Diyelimki bir grup buluşmasında arkadaşlarınızın damar müzikten başka birşey dinlemediklerini keşfettiniz! Peki, sizde arada bir dinliyorsunuzdur belki ama her an değil. Ne olacak bu gruba dahil olmak isterken? "Ya birazda Eric Clapton dinleseydik" diyemi soracaksınız, yoksa çoğunluğun isteğine itaat edip sırf gruptan dışlanmamak için kulaklarınızdan kan gelene kadar dumuramı bağlıyacaksınız? Herhalde durumu fener tribününe galatasaray formasıyla girmeye benzetmeyeceksiniz!

Sosyal kontrol sistemi bireyleri tek tek kontrol edemez. Bu yüzden bu sistem bireyleri bir gruba dahil olmaya teşvik eder ve böylece grupsal kontrol sağlanmış olur. Sosyal kontrolde bireysel kontrol diye birşey yoktur ve olamaz! Bu düşünce her ne kadar aşılanmaya çalışılsada uygulanması imkansızdır. Bu yüzdende panoptikon sistemi devreye girer. Yani heryer kameralarla doludur. Telefonlar dinlenmektedir. Telefonların yada laptopların kamerlarında görüntü alınabilir. Uydudan donunuzun markası okunabilir. Facebooktaki profiliniz sizin aktivitelerinizi kayıt eder. Emailleriniz kayıt altına alınmaktadır. Banka hesabınız gözlem altındadır. Arabanızdaki GPS sistemi nereye gittiğinizin kayıdını tutar. Akıllı telefonunuz elinizdeki tüm bilgileri (resimler dahil) CIA in veri tabanına aktarır. Yaptığınız alışverişler ve kullandığınız markalar kayıt altına alınmaktadır. Kısacası aletin tam tepesine oturmuşsunuzdur!! Ne yani bunlar korkmak ve bu sayede suçtan uzak kalmak ve itaat edip huzuru bulmak için yeterli değilmi?

Son zamanlarda yeni olan bir trendin sanırım farkındasınız!

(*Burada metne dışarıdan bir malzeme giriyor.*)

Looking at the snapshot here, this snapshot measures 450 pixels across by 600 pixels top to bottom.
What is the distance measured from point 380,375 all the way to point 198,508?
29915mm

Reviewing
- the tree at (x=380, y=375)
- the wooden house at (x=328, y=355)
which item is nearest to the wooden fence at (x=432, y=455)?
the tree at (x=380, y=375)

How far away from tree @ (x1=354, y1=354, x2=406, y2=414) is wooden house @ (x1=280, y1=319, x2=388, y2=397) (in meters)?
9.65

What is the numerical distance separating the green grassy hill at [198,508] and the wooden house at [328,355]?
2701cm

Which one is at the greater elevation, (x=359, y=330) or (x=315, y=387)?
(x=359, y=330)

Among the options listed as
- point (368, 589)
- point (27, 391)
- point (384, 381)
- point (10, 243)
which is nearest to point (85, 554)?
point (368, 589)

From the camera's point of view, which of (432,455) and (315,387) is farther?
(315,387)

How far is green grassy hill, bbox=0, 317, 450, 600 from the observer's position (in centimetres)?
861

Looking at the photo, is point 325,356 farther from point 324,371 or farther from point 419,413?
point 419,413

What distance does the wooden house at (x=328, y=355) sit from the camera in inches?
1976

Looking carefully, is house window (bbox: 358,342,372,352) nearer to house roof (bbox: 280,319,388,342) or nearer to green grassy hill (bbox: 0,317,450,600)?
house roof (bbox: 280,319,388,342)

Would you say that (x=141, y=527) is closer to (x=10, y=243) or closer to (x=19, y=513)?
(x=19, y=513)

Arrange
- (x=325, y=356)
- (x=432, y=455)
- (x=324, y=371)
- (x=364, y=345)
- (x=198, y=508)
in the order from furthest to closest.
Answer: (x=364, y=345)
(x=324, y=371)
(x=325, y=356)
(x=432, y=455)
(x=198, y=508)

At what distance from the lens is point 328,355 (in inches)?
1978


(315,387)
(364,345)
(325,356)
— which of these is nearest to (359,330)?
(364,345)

Self-***** işlemleri, yani kendi başına yapılabilecek işlemler. Bunlara örnek: internet bankacılığı, havaalanı self-chekin, otopark self-chekin, dildo ile self-masturbasyon ve son zamanların bir başka yeniliği olan self-kasa... 2005 yıllarında havaalanlarında self chek-in olayı başladığında durumun gittikçe dumursal bir hezeyan olacağı belliydi. Çünkü artık self check-in haricinde self-bagaj olayıda var. Yani koyunlar kendi bagajlarını etiketleyip board kartlarını alıyor ve tıpış tıpış kapılarının yolunu tutuyorlar. Ne ilginçtirki, bu koyunların çoğunluğu karşılarında bağlama çekebilecekleri birini bulamadıklarından sorunlarına çözüm bulamadan durumlarını kabullenip ekrandaki kurallara itaat ediyorlardı. Herhangi bir görevliye şikayettede bulunsalar, görevlinin işaret ettiği şey ekranlardaki talimatlar oluyordu. Aynı işlem bugün süpermarketlerin kasalarındada mevcut. Kasaya gidip kendi başınıza ürünleri okutuyor, paketliyor ve ödüyorsunuz. 

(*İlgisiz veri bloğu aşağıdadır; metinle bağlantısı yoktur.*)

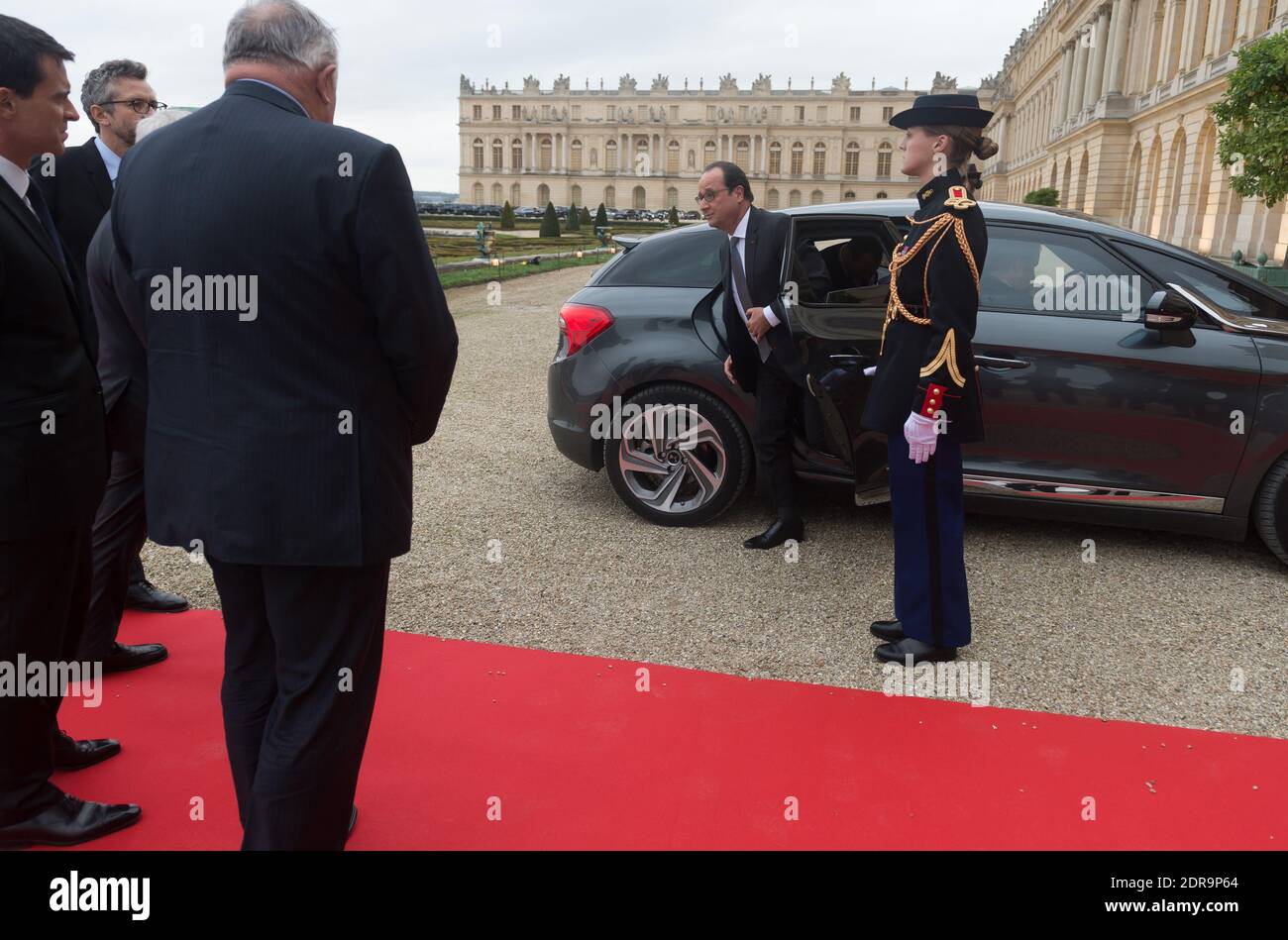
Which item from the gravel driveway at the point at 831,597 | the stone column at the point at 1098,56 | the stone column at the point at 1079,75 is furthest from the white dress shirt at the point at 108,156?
the stone column at the point at 1079,75

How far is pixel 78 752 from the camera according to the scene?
2.84m

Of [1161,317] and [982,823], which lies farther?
[1161,317]

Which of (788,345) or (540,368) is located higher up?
(788,345)

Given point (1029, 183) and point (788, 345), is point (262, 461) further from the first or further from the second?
point (1029, 183)

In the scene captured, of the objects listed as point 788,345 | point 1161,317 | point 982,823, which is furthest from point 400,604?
point 1161,317

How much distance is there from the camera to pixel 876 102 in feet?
365

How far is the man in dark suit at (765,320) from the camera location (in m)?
4.48

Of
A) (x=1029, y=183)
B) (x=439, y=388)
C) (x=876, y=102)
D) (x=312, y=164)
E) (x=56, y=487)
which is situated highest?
(x=876, y=102)

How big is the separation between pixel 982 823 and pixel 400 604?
2.50 m

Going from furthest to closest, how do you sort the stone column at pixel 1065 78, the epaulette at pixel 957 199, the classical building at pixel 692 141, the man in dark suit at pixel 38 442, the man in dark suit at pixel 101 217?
1. the classical building at pixel 692 141
2. the stone column at pixel 1065 78
3. the man in dark suit at pixel 101 217
4. the epaulette at pixel 957 199
5. the man in dark suit at pixel 38 442

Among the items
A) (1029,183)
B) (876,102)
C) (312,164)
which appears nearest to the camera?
(312,164)

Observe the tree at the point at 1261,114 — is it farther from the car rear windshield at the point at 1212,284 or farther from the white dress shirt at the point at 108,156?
the white dress shirt at the point at 108,156

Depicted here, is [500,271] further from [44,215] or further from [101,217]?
[44,215]

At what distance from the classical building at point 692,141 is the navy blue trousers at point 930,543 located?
11224 centimetres
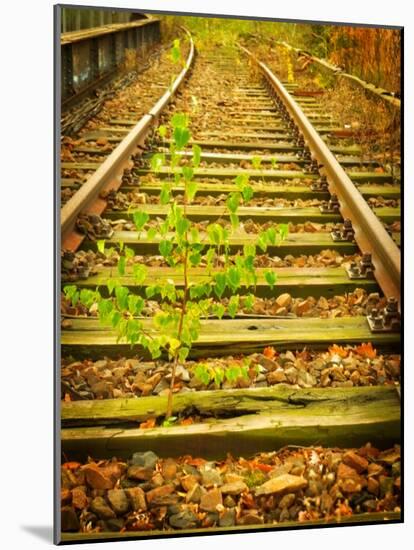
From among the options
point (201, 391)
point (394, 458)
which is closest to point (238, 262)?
point (201, 391)

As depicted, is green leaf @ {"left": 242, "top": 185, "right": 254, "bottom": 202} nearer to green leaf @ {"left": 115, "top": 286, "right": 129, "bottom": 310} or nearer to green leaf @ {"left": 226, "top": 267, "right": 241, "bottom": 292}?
green leaf @ {"left": 226, "top": 267, "right": 241, "bottom": 292}

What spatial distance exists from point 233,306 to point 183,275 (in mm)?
227

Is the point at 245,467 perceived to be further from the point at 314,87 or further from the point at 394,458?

Tüm bu self-masturbasyon işlmeleri sırasında koyunların en büyük korkusu nedir peki? Tabiki "izleniyor" olmaları ve buna bağlı olarakta yapacakları şeylerin onları diğer sürü üyeleri karşısında utanç verici bir hale düşürmesi yada herkesin izlediği yolda gitmemiş olmanın (ödemeden çıkmak gibi) verdiği suçluluk duygusu. Tıpkı "bip" kartlı ödeme yapan 20. müşterinin ardından nakit çıkarıpta ödemek isteyince diğerlerinin aşağılayıcı bakışlarına maaruz kalmak gibi bir durum. 

Bakın... bunca izleme düzeneklerinin işe yarayabilmesi için gereken en önemli faktör; bunları izleyecek koyunları bulundurabilmektir. ancak zamanla farkına varacaksınızki, 100 tane kameranın ardında sadece 1-2 kişi görüntüleri arada bir izlemektedir. Yani sizi izleyen bir Big Brother yok, çünkü olması gereken yada olduğuna inanılan yerinde değil! Sizi izleyen gizli ajanlar, gizili servis yada uzaylılarda yok. Tüm izlenme ve seyrediliyor olma hissi, düşüncesi ve korkusu sadece zihinde gerçekleşmektedir. Gerçek hapis zihinde uygulanır. Bu zihin kontrolü sağlandıktan sonrada kameralar ve tüm diğer süper teknikler sadece birer caydırıcı "görüntü" olarak kalır!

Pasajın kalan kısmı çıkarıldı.